* TEXT TO READ
※

Up to now, metal matrix composites (MMCs) have been widely studied and applied in infrastructure industries and aerospace technology because of their capability to provide functional properties that include excellent wear resistance, high ductility and attractive thermal characteristics.2,3) Additionally, many investigations have revealed that reinforced MC carbide (TaC, VC, NbC and TiC) in ferrous metal matrix will efficiently enhance the mechanical performance.4,5,6) Among them, tantalum carbide (TaC) has excellent hardness (1800 HV50 kgf·mm−2), high melting temperatures (3422°C) and good chemical and thermal stability with Fe-based alloys; therefore, it shall be a great option for reinforcing in Vanadis 4 tool steels.7)

One of the main advantages of P/M procedure is its flexibility to prepare different powder mixtures admixing different hard and/or soft particulate phases to the basic high-alloyed steel powder. In this way, special composite or gradient materials with target properties for a precisely defined application (e.g. improved wear resistance, higher thermal or corrosion resistance, better machinability and selflubricity, etc.) are synthesized.8,9,10)

※

* GIVEN INFORMATION
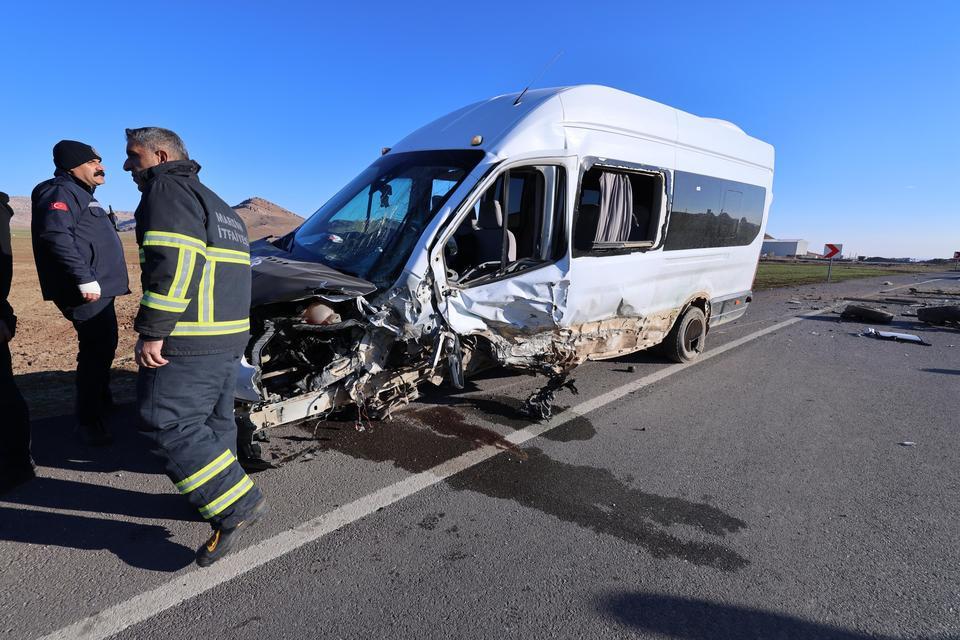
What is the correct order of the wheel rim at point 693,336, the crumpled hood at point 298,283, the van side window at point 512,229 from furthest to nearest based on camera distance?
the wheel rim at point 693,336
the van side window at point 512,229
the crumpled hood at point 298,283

※

* EXERCISE DETAILS
In the text on metal matrix composites, which tool steels is tantalum carbide proposed as a reinforcement for?

* SOLUTION
Vanadis 4 tool steels.